We can also use the same function to summarise genetic identity at the deme level rather than the individual level through the `deme_level = TRUE` argument:

```{r, out.width="40%", out.height="40%", fig.width=4, fig.height=2.5}
# get pairwise genetic identity between all demes
deme_level_identity <- get_identity_matrix(sim_mig, deme_level = TRUE)

# get into long form data.frame
n_deme <- nrow(deme_level_identity[[1]])
df_deme_level_identity <- expand_grid(deme1 = sample_df$deme, deme2 = sample_df$deme)
df_deme_level_identity$IBD <- as.vector(deme_level_identity[[1]])

# plot pairwise matrix
ggplot(df_deme_level_identity) + theme_bw() +
  geom_raster(aes(x = as.factor(deme1), y = as.factor(deme2), fill = IBD)) +
  xlab("deme1") + ylab("deme2") +
  scale_fill_viridis_c(option = "magma", name = "Identity by descent")
```

We can see that some demes are more closely related than others.
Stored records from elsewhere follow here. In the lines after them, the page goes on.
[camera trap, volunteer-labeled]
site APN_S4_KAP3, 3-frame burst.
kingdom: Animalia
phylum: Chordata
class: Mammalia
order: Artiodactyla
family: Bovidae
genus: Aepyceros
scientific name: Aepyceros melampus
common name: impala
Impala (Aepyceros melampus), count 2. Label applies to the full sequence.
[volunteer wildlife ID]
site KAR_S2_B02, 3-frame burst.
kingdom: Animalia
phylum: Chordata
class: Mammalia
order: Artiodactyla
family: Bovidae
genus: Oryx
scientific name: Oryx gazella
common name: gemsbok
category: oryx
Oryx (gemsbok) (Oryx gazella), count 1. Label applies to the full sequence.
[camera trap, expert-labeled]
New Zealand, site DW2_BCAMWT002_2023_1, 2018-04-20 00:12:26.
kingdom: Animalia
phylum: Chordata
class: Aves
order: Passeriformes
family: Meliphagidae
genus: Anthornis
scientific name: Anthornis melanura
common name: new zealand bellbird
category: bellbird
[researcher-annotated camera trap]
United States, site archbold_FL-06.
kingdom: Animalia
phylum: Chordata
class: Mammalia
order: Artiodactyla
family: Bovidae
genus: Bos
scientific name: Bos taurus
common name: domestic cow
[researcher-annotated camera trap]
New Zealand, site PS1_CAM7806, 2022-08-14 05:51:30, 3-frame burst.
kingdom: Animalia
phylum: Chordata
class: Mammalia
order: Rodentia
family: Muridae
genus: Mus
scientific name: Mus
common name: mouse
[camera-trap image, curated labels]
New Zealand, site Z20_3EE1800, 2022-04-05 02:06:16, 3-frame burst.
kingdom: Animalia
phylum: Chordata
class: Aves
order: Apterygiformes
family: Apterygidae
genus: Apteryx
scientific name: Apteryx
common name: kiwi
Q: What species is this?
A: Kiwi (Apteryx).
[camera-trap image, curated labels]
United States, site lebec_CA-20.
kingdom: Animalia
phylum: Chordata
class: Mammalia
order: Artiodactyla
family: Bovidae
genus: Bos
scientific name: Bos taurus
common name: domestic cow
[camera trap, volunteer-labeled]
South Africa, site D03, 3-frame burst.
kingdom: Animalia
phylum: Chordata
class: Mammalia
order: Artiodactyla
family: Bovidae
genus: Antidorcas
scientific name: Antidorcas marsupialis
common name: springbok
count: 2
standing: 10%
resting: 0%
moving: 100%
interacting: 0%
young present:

We can visualise this spatially by drawing edges between our sampled demes, with edge thickness/colour proportional to IBD:

```{r, out.width="70%", out.height="70%"}
# append deme coordinates
sample_df_simple <- sample_df |>
  dplyr::select(lat, lon, deme)

df_deme_level_identity <- df_deme_level_identity |>
  dplyr::rename(deme = deme1) |>
  dplyr::left_join(sample_df_simple, by = "deme") |>
  dplyr::rename(deme1 = deme,
                deme = deme2) |>
  dplyr::left_join(sample_df_simple, by = "deme") %>%
  dplyr::rename(deme2 = deme)

# plot pairwise IBD
df_deme_level_identity |>
  dplyr::filter(deme1 != deme2) |>
  ggplot() + theme_bw() +
  geom_segment(aes(x = lon.x, y = lat.x, xend = lon.y, yend = lat.y, size = IBD, col = IBD),
               lineend = "round") +
  xlab("Lon") + ylab("Lat") +
  guides(size = "none")
```

On average we would expect to see that demes closer together would be more highly related, although this will also be influenced in complex ways by relative transmission intensity.